— START Provided passage —

First, we must ask this question: What do we think about when we hear the word “Ambassador?” For many of us, we picture a man or a woman dressed in a dignified manner in a prestigious overseas assignment as a representative of one’s own country. We picture him/her being welcomed and even honored by those to whom they are sent. But is that what the Scripture and God have in mind when we are to be ambassadors of Christ? Ultimately we want to know what the word “ambassador” means as it appears in the Scriptures?

The best-known passage that talks about being an ambassador for Christ is 2 Corinthians 5:20-21. This is what it says in the New American Standard Bible:

Therefore, we are ambassadors for Christ, as though God were making an appeal through us; we beg you on behalf of Christ, be reconciled to God. 21 He made Him who knew no sin to be sin on our behalf, so that we might become the righteousness of God in Him.

The Greek word for ambassador is a first-person plural form of πρεσβεύω. The verb πρεσβεύω appears only in one other place in the Bible: Ephesians 6:20:

for which I am an ambassador in chains; that in proclaiming it I may speak boldly, as I ought to speak.

We will focus on 2 Corinthians 5:20-21 to see four characteristics of an ambassador of Christ so that we will faithfully represent Christ to others. However, when we look at the fourth characteristic, Ephesians 6:20 will come into play.

Characteristic #1: An ambassador is one who knows God well.
The point here is that if we are going to be ambassadors, we need to know God and know Him well. Recall 2 Corinthians 5:20: “Therefore, we are ambassadors for Christ.” It is important to know what the leaders really want, otherwise, an ambassador might make a decision that is unfaithful and unwise for the country/state/leaders. Who do we represent as ambassadors? The passage says, “Christ.”

We must know Christ in various ways. Paul says that Christians are to know what the will of God is: “And do not be conformed to this world, but be transformed by the renewing of your mind, so that you may prove what the will of God is, that which is good and acceptable and perfect.” (Romans 12:2).  Specifically knowing God’s will involves knowing that “which is good and acceptable and perfect.” Notice here that knowing God will transform us. Where do we turn to know God’s will and also for that knowledge to transform us? The Bible!

We are not just to be familiar with rules of God but also to know Christ and what He has done: “that I may know Him and the power of His resurrection and the fellowship of His sufferings, being conformed to His death” (Philippians 3:10). Did we catch that?  We are to know three things: “the power of His resurrection,” “the fellowship of His sufferings,” and “His death.” We also must get a taste of suffering if we are to have “the fellowship of His sufferings”

— END Provided passage —
— START Dataset —

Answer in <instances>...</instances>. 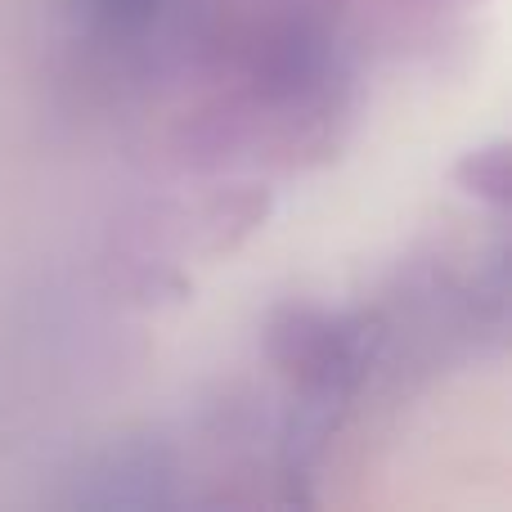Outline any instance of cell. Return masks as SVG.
Listing matches in <instances>:
<instances>
[{"label": "cell", "instance_id": "3957f363", "mask_svg": "<svg viewBox=\"0 0 512 512\" xmlns=\"http://www.w3.org/2000/svg\"><path fill=\"white\" fill-rule=\"evenodd\" d=\"M459 180L468 185V194L486 198V203L504 207L508 198V153L504 144H490V149H472L459 162Z\"/></svg>", "mask_w": 512, "mask_h": 512}, {"label": "cell", "instance_id": "6da1fadb", "mask_svg": "<svg viewBox=\"0 0 512 512\" xmlns=\"http://www.w3.org/2000/svg\"><path fill=\"white\" fill-rule=\"evenodd\" d=\"M171 454L153 441H117L86 459L63 504L72 508H162L171 504Z\"/></svg>", "mask_w": 512, "mask_h": 512}, {"label": "cell", "instance_id": "277c9868", "mask_svg": "<svg viewBox=\"0 0 512 512\" xmlns=\"http://www.w3.org/2000/svg\"><path fill=\"white\" fill-rule=\"evenodd\" d=\"M95 5H99V14H104V23L135 27V23H144V18L158 9V0H95Z\"/></svg>", "mask_w": 512, "mask_h": 512}, {"label": "cell", "instance_id": "7a4b0ae2", "mask_svg": "<svg viewBox=\"0 0 512 512\" xmlns=\"http://www.w3.org/2000/svg\"><path fill=\"white\" fill-rule=\"evenodd\" d=\"M270 355L297 387L337 391L355 373V333L310 306H288L270 328Z\"/></svg>", "mask_w": 512, "mask_h": 512}]
</instances>
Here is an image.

— END Dataset —

Your goal:
Render this sentence from the text on being an ambassador for Christ in Spanish: "The best-known passage that talks about being an ambassador for Christ is 2 Corinthians 5:20-21."

Complete response:
El pasaje más conocido que habla de ser embajador de Cristo es 2 Corintios 5:20-21.